Os números se refletem no Judiciário brasileiro e na sua produção de mais de 30 milhões de processos julgados por ano.
“Vá Procurar seus Direitos!”
Essa expressão representa um aspecto a se considerar nos números da advocacia no Brasil. O país tem alta “judicialização”, o que é um fator que incentiva a procura pelos cursos jurídicos e, consequentemente, pela profissão de advogado.
O Estado brasileiro (assim entendidas as três esferas de Governo) contribui em muito com aquela intensa necessidade de advogados.
“(…) Faltou Vergonha na Cara do Município”
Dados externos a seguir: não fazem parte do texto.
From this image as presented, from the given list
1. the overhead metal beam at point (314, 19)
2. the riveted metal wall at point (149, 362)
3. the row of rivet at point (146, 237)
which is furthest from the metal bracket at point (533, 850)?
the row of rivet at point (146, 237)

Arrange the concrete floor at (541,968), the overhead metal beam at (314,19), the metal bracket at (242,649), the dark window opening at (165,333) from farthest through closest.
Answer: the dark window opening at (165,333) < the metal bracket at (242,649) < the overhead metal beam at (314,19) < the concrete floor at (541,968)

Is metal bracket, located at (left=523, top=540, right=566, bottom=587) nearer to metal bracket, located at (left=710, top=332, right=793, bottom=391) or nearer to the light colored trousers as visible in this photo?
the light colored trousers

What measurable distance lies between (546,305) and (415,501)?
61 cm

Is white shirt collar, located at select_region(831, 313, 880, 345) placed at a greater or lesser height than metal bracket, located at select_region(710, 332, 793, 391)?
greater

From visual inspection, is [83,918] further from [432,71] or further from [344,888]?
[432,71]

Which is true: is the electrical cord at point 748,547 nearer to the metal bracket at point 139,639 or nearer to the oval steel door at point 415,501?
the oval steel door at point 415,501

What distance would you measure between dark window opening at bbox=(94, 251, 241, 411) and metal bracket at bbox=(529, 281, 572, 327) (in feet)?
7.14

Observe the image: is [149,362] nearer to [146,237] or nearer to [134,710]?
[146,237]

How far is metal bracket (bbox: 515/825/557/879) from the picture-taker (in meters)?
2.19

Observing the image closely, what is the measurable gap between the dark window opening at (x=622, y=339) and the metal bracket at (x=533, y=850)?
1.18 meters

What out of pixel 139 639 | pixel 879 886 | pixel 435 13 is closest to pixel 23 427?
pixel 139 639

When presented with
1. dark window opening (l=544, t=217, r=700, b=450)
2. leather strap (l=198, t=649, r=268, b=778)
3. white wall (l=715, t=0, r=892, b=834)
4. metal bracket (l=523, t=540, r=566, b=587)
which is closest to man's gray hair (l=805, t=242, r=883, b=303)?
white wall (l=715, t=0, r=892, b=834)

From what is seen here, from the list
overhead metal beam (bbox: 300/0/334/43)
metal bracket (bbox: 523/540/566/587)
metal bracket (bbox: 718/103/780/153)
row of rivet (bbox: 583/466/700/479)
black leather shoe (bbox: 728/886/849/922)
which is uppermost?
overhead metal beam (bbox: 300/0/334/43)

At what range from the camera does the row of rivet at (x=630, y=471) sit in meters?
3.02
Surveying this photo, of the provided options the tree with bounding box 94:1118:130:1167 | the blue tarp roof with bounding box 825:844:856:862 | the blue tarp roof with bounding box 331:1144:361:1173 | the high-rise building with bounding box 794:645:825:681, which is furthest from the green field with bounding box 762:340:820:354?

Quando Juiz do Tribunal do Júri de Santos (2016-2018), auxiliava no sentenciamento de processos da 2ª Vara Cível do Guarujá, coincidentemente, a primeira Vara em que assumi a condução, em 1992. Naquele tempo, julgava um processo em que, por sinal, um jovem advogado processava o município pelos graves danos físicos, morais e patrimoniais sofridos quando, em uma das principais avenidas do aprazível município, seu motociclo caiu em um buraco.
Houve perícia para se saber porque havia um buraco no asfalto.
O laudo pericial, em termos polidos e técnicos, explicava que o material usado para a camada asfáltica não era de boa qualidade.
O procurador municipal, inconformado com o laudo, peticionou e o impugnou requerendo que o “douto perito” fosse mais claro em suas razões para que “leigos pudessem entender o quê faltou na massa asfáltica”.
Em atendimento, o engenheiro, realmente, foi bem claro, de modo que todos que lessem seu laudo não tivessem mesmo a menor dúvida:
“MM. Juiz. Em face das impugnações requerendo maior clareza desse expert sobre o quê faltou, afinal, na massa asfáltica para que, em tão pouco tempo, no leito carroçável se abrisse um buraco, tenho a esclarecer que “faltou vergonha na cara da Prefeitura”.